Records of spatial reasoning questions:
···

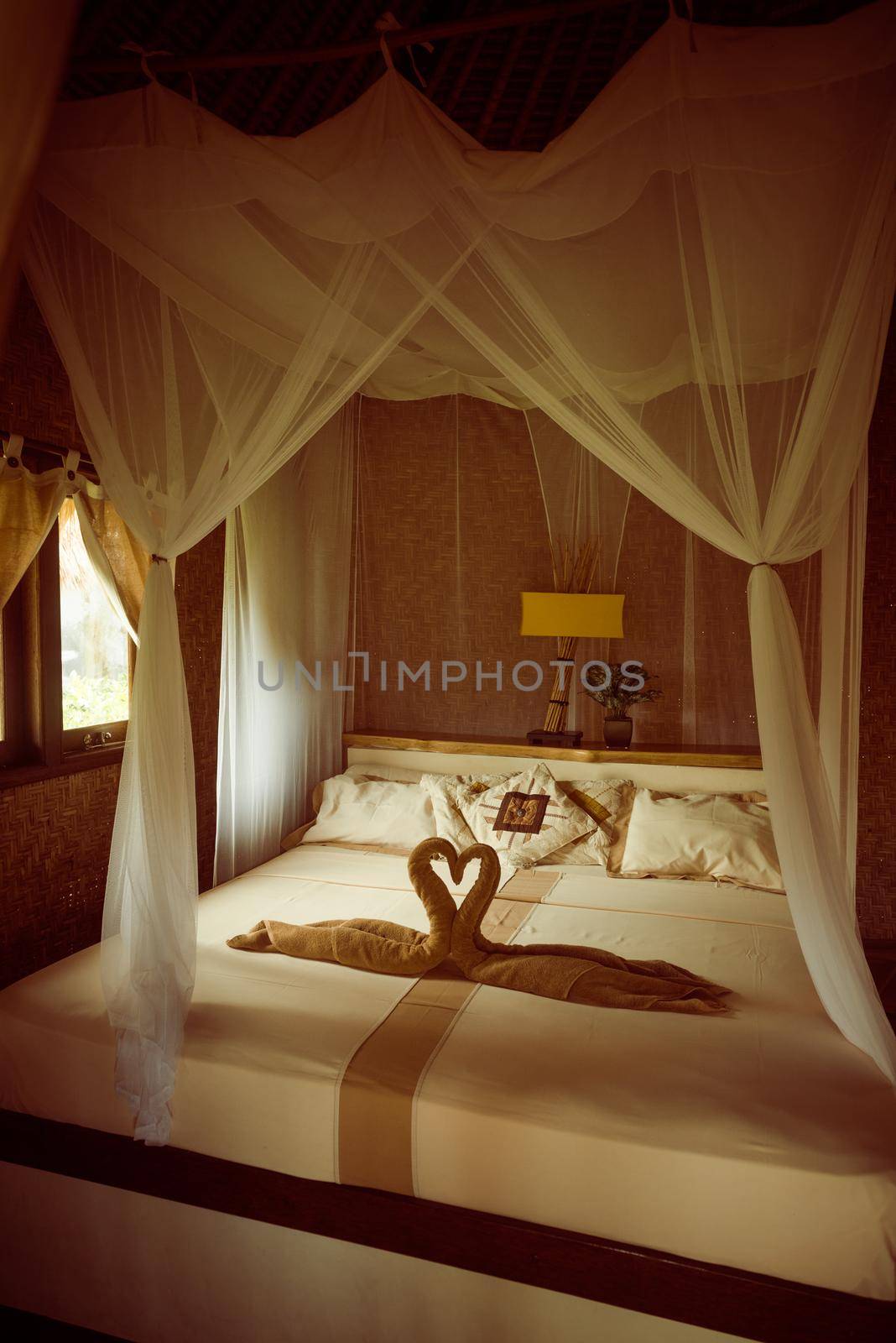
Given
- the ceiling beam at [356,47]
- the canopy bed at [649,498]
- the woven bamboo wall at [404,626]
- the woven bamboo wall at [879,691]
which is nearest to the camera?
the canopy bed at [649,498]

···

Rewrite every record in the listing above, replacing "woven bamboo wall" with "bamboo partition" and leaving everything else the same. Omit the pictures.

The output ::
Given
- the ceiling beam at [356,47]
- the canopy bed at [649,498]
- the bamboo partition at [404,626]
- the bamboo partition at [879,691]
which is nearest to the camera?
the canopy bed at [649,498]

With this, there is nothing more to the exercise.